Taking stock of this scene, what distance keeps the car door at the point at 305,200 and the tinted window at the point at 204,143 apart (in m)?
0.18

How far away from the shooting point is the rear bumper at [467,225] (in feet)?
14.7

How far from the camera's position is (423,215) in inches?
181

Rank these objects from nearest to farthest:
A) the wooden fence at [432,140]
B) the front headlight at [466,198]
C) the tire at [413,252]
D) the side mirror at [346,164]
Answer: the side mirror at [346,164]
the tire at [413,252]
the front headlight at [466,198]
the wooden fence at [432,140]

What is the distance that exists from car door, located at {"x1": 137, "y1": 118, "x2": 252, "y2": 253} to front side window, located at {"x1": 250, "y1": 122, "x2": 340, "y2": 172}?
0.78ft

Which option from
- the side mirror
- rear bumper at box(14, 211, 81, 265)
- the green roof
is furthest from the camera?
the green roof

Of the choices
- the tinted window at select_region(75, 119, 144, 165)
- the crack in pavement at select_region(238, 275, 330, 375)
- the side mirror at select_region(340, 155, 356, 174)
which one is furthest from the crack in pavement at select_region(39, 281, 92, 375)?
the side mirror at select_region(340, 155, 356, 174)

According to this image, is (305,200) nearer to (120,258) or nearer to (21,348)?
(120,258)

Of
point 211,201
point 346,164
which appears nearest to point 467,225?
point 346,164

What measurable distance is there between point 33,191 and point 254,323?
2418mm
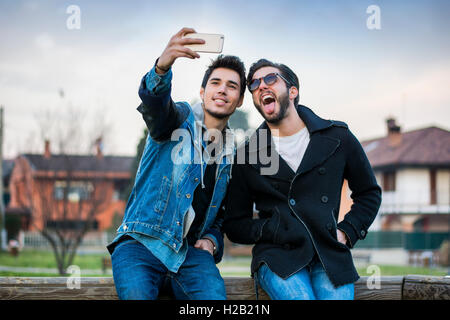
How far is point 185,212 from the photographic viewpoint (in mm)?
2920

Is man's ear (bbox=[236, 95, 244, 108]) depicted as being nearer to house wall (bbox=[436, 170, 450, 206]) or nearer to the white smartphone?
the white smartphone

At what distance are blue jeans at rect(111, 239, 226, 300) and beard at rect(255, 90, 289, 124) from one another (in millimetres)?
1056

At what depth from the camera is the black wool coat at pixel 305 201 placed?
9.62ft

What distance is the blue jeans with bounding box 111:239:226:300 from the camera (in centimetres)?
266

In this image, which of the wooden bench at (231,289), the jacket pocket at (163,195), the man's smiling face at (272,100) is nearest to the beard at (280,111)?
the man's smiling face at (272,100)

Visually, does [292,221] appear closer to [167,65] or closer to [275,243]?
________________________
■ **Aim of the task**
Copy the records word for word, leaving no picture in the copy.

■ **Final result**
Taking stock of this scene, what distance keeps the car door at the point at 305,200 and the tinted window at the point at 204,143 apart (in m)?
0.18

How far away from the shooting point is the rear bumper at [467,225] (in feet)?
14.7

How far from the camera's position is (423,215) in inches?
181

Rank these objects from nearest to farthest:
A) the wooden fence at [432,140]
B) the front headlight at [466,198]
C) the tire at [413,252]
D) the side mirror at [346,164]
Answer: the side mirror at [346,164]
the tire at [413,252]
the front headlight at [466,198]
the wooden fence at [432,140]

What is the distance that exists from car door, located at {"x1": 137, "y1": 118, "x2": 252, "y2": 253} to front side window, located at {"x1": 250, "y1": 122, "x2": 340, "y2": 172}?
0.78ft

Which option from
- the side mirror
- rear bumper at box(14, 211, 81, 265)
- the green roof
is furthest from the camera?
the green roof

Of the choices
- the tinted window at select_region(75, 119, 144, 165)
- the crack in pavement at select_region(238, 275, 330, 375)
- the side mirror at select_region(340, 155, 356, 174)
which one is furthest from the crack in pavement at select_region(39, 281, 92, 375)?
the side mirror at select_region(340, 155, 356, 174)

According to this image, is (305,200) nearer to (120,258) or nearer to (21,348)?
(120,258)

Of
point 211,201
point 346,164
which appears nearest to point 467,225?
point 346,164

What measurable distance is there between point 33,191 and point 254,323?
2418mm
How far is point 185,212 from the photographic viewpoint (in mm)?
2920

Is man's ear (bbox=[236, 95, 244, 108]) depicted as being nearer to house wall (bbox=[436, 170, 450, 206]) or nearer to the white smartphone?
the white smartphone

At what distance are blue jeans at rect(111, 239, 226, 300) and beard at rect(255, 90, 289, 124) from one another (in millimetres)?
1056

At what depth from the camera is the black wool coat at pixel 305 201 placed?
9.62ft

What distance is the blue jeans with bounding box 111:239:226:300 from the camera (in centimetres)?
266

In this image, which of the wooden bench at (231,289), the jacket pocket at (163,195), the man's smiling face at (272,100) is nearest to the beard at (280,111)?
the man's smiling face at (272,100)

Visually, does [292,221] appear closer to [167,65] or closer to [275,243]?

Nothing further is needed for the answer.